Nor should anyone be surprised that, after the Reuters report was published at a particularly inconvenient moment for a company that is very interested in ongoing negotiations about tariffs and trade, Foxconn would go into damage-control mode and tell the Trump administration that it would still build something in the 2020 election battleground state of Wisconsin. Foxconn will keep trying to stay on Trump’s good side as long as it can.

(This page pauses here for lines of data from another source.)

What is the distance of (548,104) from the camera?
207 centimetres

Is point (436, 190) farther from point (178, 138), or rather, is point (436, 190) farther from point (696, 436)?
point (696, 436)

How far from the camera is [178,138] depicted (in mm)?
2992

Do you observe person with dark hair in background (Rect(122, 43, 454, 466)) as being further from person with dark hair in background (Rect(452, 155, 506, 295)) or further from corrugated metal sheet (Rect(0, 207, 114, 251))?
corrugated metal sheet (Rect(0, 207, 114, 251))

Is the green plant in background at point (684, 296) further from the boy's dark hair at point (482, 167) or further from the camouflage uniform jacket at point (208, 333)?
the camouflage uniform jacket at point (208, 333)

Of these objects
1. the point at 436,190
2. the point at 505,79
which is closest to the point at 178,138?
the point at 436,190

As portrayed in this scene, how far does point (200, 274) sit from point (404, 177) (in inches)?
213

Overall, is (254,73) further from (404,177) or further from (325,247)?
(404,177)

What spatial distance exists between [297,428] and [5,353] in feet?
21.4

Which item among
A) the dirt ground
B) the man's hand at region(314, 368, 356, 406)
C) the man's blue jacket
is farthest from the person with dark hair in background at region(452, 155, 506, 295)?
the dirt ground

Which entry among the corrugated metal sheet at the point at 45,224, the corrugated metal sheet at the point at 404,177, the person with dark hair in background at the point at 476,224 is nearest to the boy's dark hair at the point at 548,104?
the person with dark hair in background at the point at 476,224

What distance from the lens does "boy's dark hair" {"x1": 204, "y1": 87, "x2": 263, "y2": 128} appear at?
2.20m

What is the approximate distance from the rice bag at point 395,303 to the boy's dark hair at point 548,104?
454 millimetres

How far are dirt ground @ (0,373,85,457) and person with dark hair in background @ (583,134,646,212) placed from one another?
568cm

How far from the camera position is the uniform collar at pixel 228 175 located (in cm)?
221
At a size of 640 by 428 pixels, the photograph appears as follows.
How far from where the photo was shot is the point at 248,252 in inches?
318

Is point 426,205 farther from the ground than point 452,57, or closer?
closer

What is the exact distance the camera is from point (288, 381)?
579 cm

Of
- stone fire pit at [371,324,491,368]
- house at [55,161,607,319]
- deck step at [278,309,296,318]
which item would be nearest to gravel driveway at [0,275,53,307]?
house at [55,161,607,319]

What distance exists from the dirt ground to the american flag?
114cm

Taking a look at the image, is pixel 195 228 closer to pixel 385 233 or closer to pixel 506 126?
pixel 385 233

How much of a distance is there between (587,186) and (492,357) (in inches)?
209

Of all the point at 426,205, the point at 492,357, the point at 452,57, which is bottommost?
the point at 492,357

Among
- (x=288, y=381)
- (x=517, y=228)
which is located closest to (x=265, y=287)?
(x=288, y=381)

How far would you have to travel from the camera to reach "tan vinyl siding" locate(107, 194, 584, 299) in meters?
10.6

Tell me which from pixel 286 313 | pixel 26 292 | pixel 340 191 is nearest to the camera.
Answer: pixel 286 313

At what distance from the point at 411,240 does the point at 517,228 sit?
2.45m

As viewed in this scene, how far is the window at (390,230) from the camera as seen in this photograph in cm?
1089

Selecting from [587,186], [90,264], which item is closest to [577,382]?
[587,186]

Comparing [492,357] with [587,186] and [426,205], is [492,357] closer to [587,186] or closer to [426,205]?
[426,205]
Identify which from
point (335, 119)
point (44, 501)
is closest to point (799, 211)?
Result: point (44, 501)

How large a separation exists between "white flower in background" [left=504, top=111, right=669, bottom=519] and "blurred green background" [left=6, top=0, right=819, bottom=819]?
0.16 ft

What was surprising was the attempt by Robin Vos and Scott Fitzgerald to blame newly elected Gov. Tony Evers for chaos that extends — at least in part — from their dereliction of duty. The Republican legislators reacted to the initial Reuters report by announcing: "The company is reacting to the wave of economic uncertainty that the new governor has brought with his administration. Governor Evers has an anti-jobs agenda and pledged to do away with a successful business incentive for manufacturing and agriculture."
PolitiFact tagged Vos and Fitzgerald as “pants-on-fire” liars for that one.
There is no “wave of uncertainty,” Evers is not anti-jobs. The governor is trying to manage the mess he inherited from Walker.
The “pants-on-fire” label is amusing. But it does not begin to call Vos and Fitzgerald out for the damage they have done to Wisconsin. They were negligent. They failed the taxpayers. Then, when things went awry, they tried to put the blame on an honorable official who is doing his best to salvage something from a mess that others created.
Robin Vos and Scott Fitzgerald are contemptible liars. Their continued presence in state government shames Wisconsin.